-- BEGIN Dataset entries --
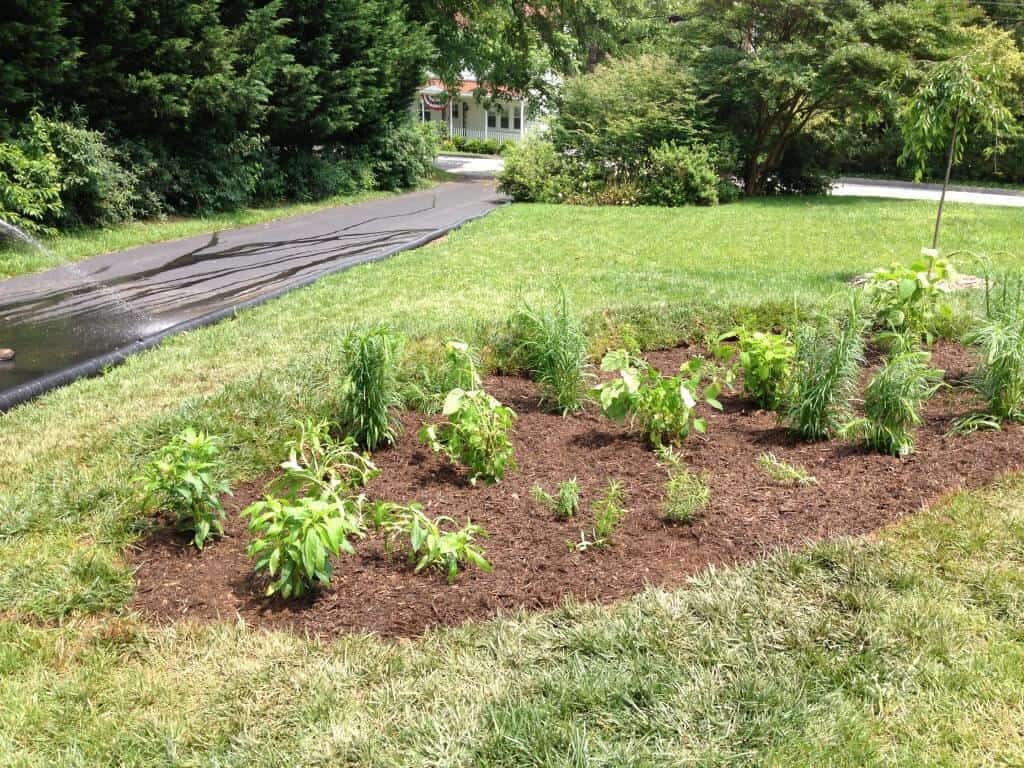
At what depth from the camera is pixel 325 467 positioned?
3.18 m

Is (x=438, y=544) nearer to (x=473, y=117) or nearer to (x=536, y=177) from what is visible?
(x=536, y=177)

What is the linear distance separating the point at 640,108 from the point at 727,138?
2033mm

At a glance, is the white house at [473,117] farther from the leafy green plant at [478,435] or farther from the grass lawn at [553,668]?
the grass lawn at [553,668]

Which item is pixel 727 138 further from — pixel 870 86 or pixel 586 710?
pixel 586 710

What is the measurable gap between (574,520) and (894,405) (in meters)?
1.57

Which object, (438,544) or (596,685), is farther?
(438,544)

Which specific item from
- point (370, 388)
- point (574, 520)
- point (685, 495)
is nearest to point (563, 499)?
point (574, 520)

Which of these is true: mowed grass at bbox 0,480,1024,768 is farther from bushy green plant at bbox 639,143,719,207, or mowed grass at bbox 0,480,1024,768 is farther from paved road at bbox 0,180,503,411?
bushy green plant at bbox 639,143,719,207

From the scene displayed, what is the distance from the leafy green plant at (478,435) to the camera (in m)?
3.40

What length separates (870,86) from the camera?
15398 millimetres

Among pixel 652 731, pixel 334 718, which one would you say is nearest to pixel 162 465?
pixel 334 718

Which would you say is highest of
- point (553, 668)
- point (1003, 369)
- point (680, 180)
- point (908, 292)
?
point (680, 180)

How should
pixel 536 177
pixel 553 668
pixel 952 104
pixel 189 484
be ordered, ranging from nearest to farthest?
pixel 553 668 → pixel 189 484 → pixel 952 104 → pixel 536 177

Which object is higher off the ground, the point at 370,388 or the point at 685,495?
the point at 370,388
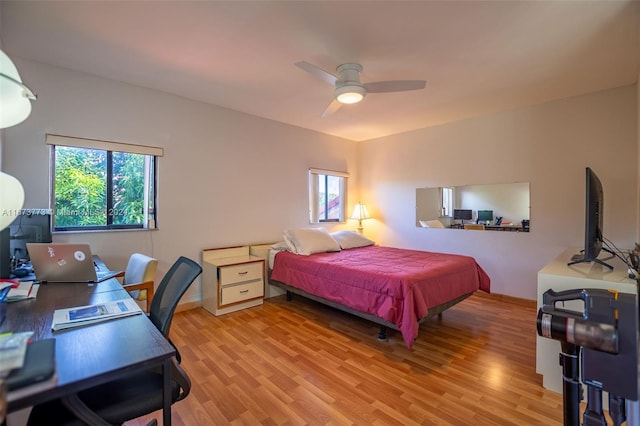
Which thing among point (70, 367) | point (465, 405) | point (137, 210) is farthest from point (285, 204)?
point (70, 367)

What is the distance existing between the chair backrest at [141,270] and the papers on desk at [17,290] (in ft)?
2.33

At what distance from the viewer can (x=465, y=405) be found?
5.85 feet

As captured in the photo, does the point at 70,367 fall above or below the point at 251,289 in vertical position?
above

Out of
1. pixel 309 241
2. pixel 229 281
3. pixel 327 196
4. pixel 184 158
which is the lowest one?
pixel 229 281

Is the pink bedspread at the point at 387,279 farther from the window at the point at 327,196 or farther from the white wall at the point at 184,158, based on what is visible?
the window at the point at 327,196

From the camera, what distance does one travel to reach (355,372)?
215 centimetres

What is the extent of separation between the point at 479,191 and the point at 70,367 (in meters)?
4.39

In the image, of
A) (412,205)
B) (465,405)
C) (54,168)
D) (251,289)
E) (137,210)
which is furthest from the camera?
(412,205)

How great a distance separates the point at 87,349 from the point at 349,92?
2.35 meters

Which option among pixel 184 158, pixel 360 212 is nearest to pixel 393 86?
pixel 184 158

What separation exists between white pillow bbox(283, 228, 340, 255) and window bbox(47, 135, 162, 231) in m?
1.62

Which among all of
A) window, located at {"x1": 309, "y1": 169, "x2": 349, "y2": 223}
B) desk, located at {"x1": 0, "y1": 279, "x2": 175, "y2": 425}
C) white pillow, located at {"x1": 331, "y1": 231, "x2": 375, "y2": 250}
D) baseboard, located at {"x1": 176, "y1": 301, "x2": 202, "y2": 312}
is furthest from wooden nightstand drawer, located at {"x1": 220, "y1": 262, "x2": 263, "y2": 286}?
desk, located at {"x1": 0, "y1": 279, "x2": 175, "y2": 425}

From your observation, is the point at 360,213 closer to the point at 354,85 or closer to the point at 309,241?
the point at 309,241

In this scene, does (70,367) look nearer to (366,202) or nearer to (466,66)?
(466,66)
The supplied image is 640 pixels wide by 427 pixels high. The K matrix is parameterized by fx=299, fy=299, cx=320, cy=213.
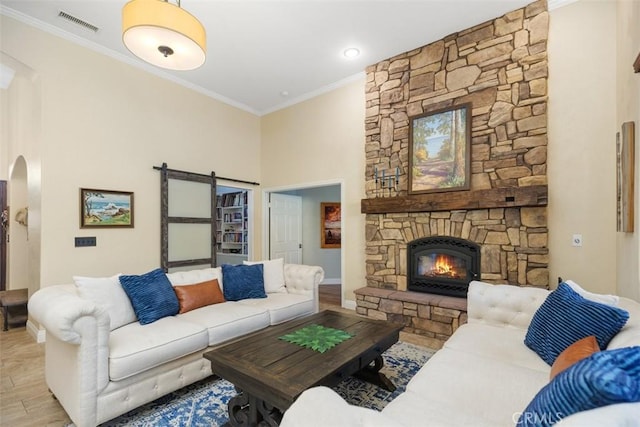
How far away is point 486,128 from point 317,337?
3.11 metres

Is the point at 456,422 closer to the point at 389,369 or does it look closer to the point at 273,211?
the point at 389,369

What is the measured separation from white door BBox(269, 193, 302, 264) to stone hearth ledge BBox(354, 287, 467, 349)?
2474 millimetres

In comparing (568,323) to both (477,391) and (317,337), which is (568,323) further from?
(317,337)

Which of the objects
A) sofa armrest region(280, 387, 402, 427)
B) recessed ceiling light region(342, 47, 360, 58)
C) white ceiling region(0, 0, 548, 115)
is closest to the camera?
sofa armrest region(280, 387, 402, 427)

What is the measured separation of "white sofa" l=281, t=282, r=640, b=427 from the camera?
-- END Dataset entries --
Problem statement: Repeat every row above with "camera" switched to "viewer" and nothing else changed, omitting the pictures.

Answer for the task:
At what depth from the viewer is pixel 325 467 positioned?
3.18 m

Is (x=438, y=544) nearer to (x=473, y=117) or nearer to (x=536, y=177) from what is visible?
(x=536, y=177)

What is the linear distance separating the point at 640,108 from the point at 727,138?
2033mm

At a glance, is the white house at [473,117] farther from the leafy green plant at [478,435] or farther from the grass lawn at [553,668]?
the grass lawn at [553,668]

Which item is pixel 727 138 further from — pixel 870 86 or pixel 586 710?
pixel 586 710

What is the measurable gap between (574,520) and (894,405) (in meters)?
1.57

Which object, (438,544) or (596,685), is farther?
(438,544)

Which specific item from
- point (370, 388)
- point (574, 520)
- point (685, 495)
is nearest to point (563, 499)?
point (574, 520)

Which of these is true: mowed grass at bbox 0,480,1024,768 is farther from bushy green plant at bbox 639,143,719,207, or mowed grass at bbox 0,480,1024,768 is farther from paved road at bbox 0,180,503,411?
bushy green plant at bbox 639,143,719,207

From the scene displayed, what is the distance from the leafy green plant at (478,435) to the viewer (in m)?
3.40

What length separates (870,86) from the viewer?
15398 millimetres

Among pixel 652 731, pixel 334 718, which one would you say is nearest to pixel 162 465?
pixel 334 718

Which would you say is highest of
- point (553, 668)
- point (1003, 369)
- point (680, 180)
- point (908, 292)
?
point (680, 180)

How should
pixel 536 177
pixel 553 668
pixel 952 104
pixel 189 484
be ordered, ranging from nearest to farthest?
pixel 553 668 → pixel 189 484 → pixel 952 104 → pixel 536 177

Which object is higher off the ground, the point at 370,388 or the point at 685,495?
the point at 370,388
Which thing among point (70, 367) | point (465, 405) | point (137, 210) is farthest from point (285, 204)?
point (70, 367)

What is the distance existing between the chair backrest at [141,270] and the papers on desk at [17,290] (in ft)?
2.33

At what distance from the viewer can (x=465, y=405) be found?
5.85 feet

As captured in the photo, does the point at 70,367 fall above or below the point at 251,289 in vertical position?
above

Out of
1. pixel 309 241
2. pixel 229 281
3. pixel 327 196
4. pixel 184 158
which is the lowest one?
pixel 229 281

Is the pink bedspread at the point at 387,279 farther from the window at the point at 327,196 or farther from the white wall at the point at 184,158, based on what is visible?
the window at the point at 327,196

From the viewer, what distance does one travel to reach (355,372)?
215 centimetres

What is the extent of separation between the point at 479,191 and the point at 70,367 (in meters)?
4.39

In the image, of
A) (412,205)
B) (465,405)
C) (54,168)
D) (251,289)
E) (137,210)
which is furthest from the viewer?
(412,205)

How great a distance separates the point at 87,349 from the point at 349,92?
2.35 meters

Which option among pixel 184 158, pixel 360 212 is nearest to pixel 393 86?
pixel 184 158

What separation exists between white pillow bbox(283, 228, 340, 255) and window bbox(47, 135, 162, 231) in m?
1.62

Which among all of
A) window, located at {"x1": 309, "y1": 169, "x2": 349, "y2": 223}
B) desk, located at {"x1": 0, "y1": 279, "x2": 175, "y2": 425}
C) white pillow, located at {"x1": 331, "y1": 231, "x2": 375, "y2": 250}
D) baseboard, located at {"x1": 176, "y1": 301, "x2": 202, "y2": 312}
is furthest from wooden nightstand drawer, located at {"x1": 220, "y1": 262, "x2": 263, "y2": 286}?
desk, located at {"x1": 0, "y1": 279, "x2": 175, "y2": 425}

From your observation, is the point at 360,213 closer to the point at 354,85 or closer to the point at 309,241?
the point at 309,241

In this scene, does (70,367) look nearer to (366,202) or nearer to (466,66)?
(466,66)
The supplied image is 640 pixels wide by 427 pixels high. The K matrix is parameterized by fx=299, fy=299, cx=320, cy=213.
How far away is point 486,128 from point 317,337?
3.11 metres

Is the point at 456,422 closer to the point at 389,369 or does it look closer to the point at 273,211?
the point at 389,369

What is the measured separation from white door BBox(269, 193, 302, 264) to stone hearth ledge BBox(354, 287, 467, 349)?
2474 millimetres

In comparing (568,323) to both (477,391) and (317,337), which is (568,323) further from?
(317,337)

Which of the objects
A) sofa armrest region(280, 387, 402, 427)
B) recessed ceiling light region(342, 47, 360, 58)
C) white ceiling region(0, 0, 548, 115)
is closest to the viewer?
sofa armrest region(280, 387, 402, 427)

What is the measured separation of "white sofa" l=281, t=282, r=640, b=427 from the viewer?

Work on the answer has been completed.